Antibiotics are medicines used to fight bacterial infections. Each type of the antibiotics is only effective against certain bacteria. An antibiotic sensitivity test can help find out which antibiotic will be most effective in treating your infection.
The test can also be helpful in finding a treatment for antibiotic-resistant infections. Antibiotic resistance happens when standard antibiotics become less effective or ineffective against certain bacteria. Antibiotic resistance can turn once easily treatable diseases into serious, even life-threatening illnesses.
Other names: antibiotic susceptibility test, sensitivity testing, antimicrobial susceptibility test
What is it used for?
An antibiotic sensitivity test is used to help find the best treatment for a bacterial infection.
Why do I need an antibiotic sensitivity test?
You may need this test if you have an infection that has been shown to have antibiotic resistance or is otherwise hard to treat. These include tuberculosis, MRSA, and C. diff. You may also need this test if you have a bacterial or fungal infection that is not responding to standard treatments.
What happens during an antibiotic sensitivity test?
The test is done by taking a sample from the infected site. The most common types of tests are listed below.
A health care professional will take a blood sample from a vein in your arm, using a small needle. After the needle is inserted, a small amount of blood will be collected into a test tube or vial.
You will provide a sterile sample of urine in a cup, as instructed by your health care provider.
Your health care provider will use a special swab to collect a sample from the site of your wound.
You may be asked to cough up sputum into a special cup, or a special swab may be used to take a sample from your nose.
Your health care provider will insert a special swab into your mouth to take a sample from the back of the throat and tonsils.

--- Extracted entries ---
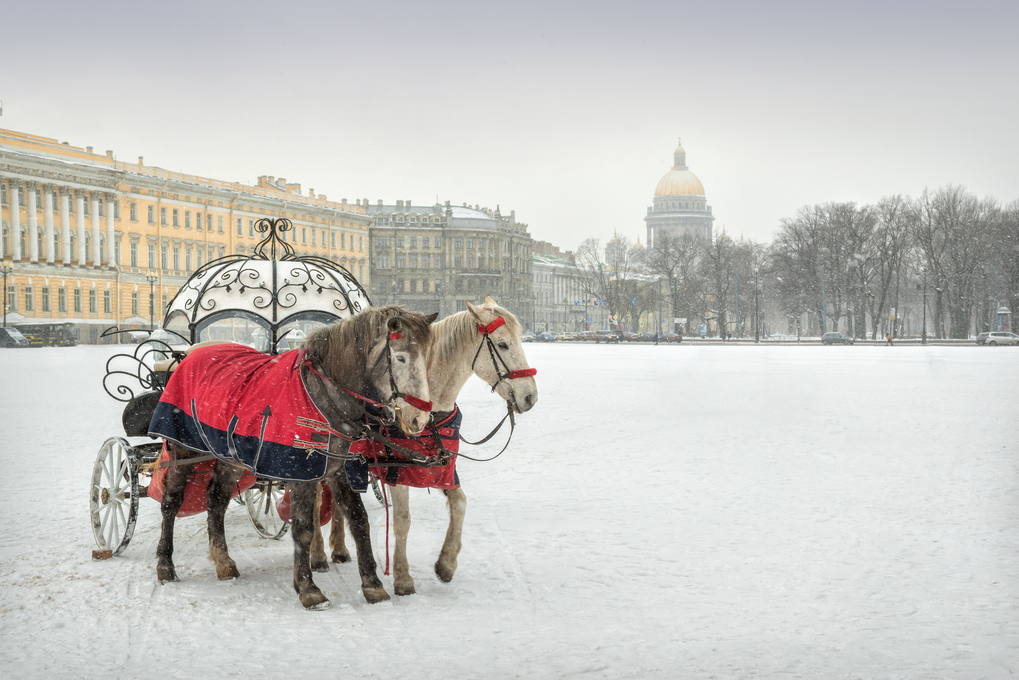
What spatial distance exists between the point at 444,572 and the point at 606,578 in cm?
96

---

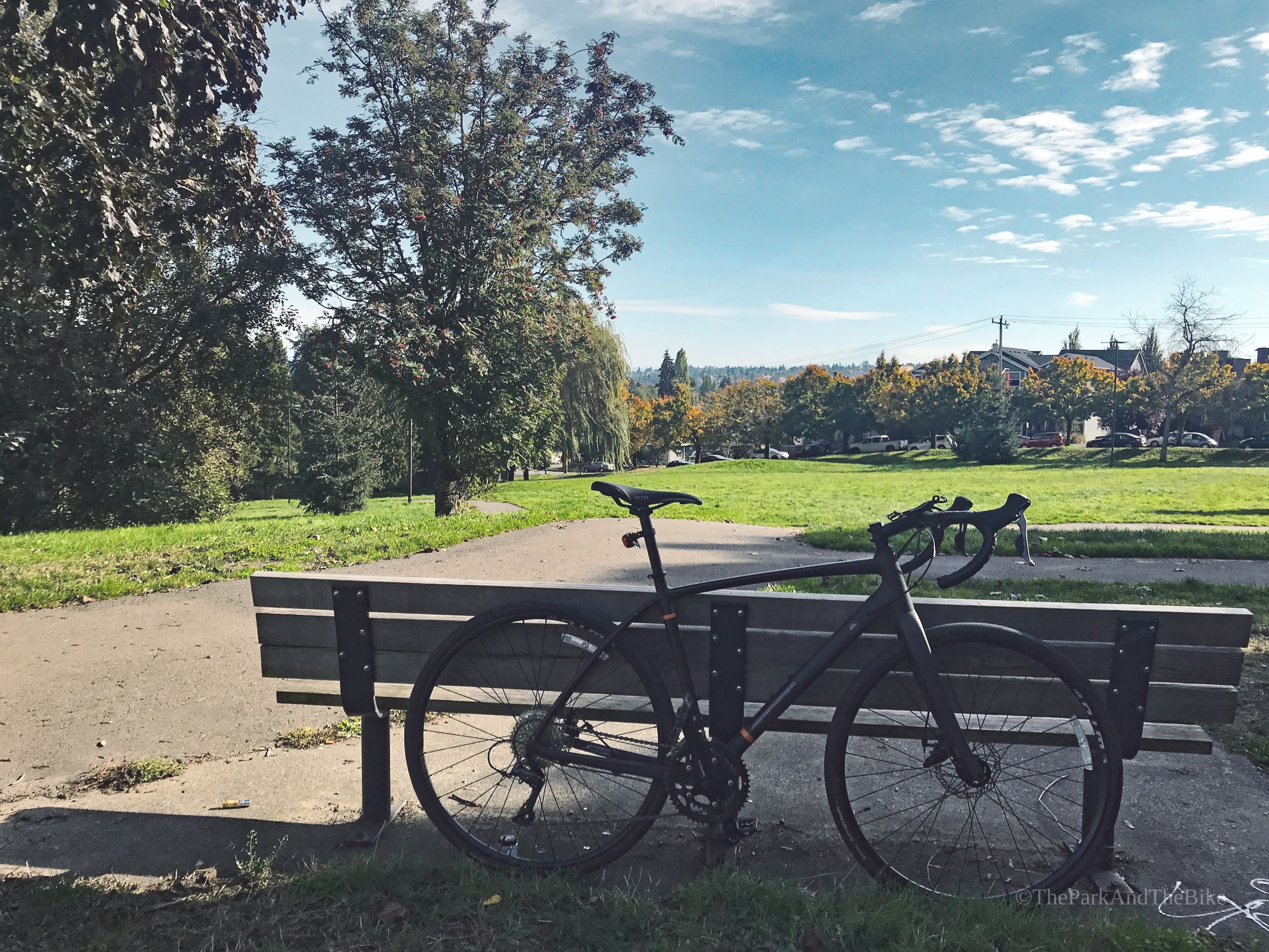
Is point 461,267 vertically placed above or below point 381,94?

--- Explore the material ---
a – Please repeat the antibiotic sensitivity test text word for word, from "Antibiotics are medicines" to "need an antibiotic sensitivity test?".
b – List every other name the antibiotic sensitivity test text gives for the test.
c – Write the next part of the antibiotic sensitivity test text, picking up after its final sentence.
Nothing in the material is needed for this work.

--- Your responses ---
a –
Antibiotics are medicines used to fight bacterial infections. Each type of the antibiotics is only effective against certain bacteria. An antibiotic sensitivity test can help find out which antibiotic will be most effective in treating your infection.
The test can also be helpful in finding a treatment for antibiotic-resistant infections. Antibiotic resistance happens when standard antibiotics become less effective or ineffective against certain bacteria. Antibiotic resistance can turn once easily treatable diseases into serious, even life-threatening illnesses.
Other names: antibiotic susceptibility test, sensitivity testing, antimicrobial susceptibility test
What is it used for?
An antibiotic sensitivity test is used to help find the best treatment for a bacterial infection.
Why do I need an antibiotic sensitivity test?

b – antibiotic susceptibility test, sensitivity testing, antimicrobial susceptibility test

c –
Are there any risks to the test?
There is very little risk to having a blood culture test. You may have slight pain or bruising at the spot where the needle was put in, but most symptoms go away quickly.
There is no risk to having a throat culture, but it may cause slight discomfort or gagging.
There is no risk to having a urine, sputum, or wound culture.
What do the results mean?
Results are usually described in one of the following ways:
The tested medicine stopped the growth or killed the bacteria or fungus causing your infection. The medicine may be a good choice for treatment.
The medicine may work at a higher dose.
The medicine did not stop the growth or kill the bacteria or fungus causing the infection. It would not be a good choice for treatment.
If you have questions about your results, talk to your health care provider.
Is there anything else I need to know about an antibiotic sensitivity test?
Incorrect use of antibiotics has played a big role in the rise in antibiotic resistance. Make sure you use antibiotics the right way by:
Taking all doses as prescribed by your provider
Only taking antibiotics for bacterial infections. They don’t work on viruses, like colds and flu.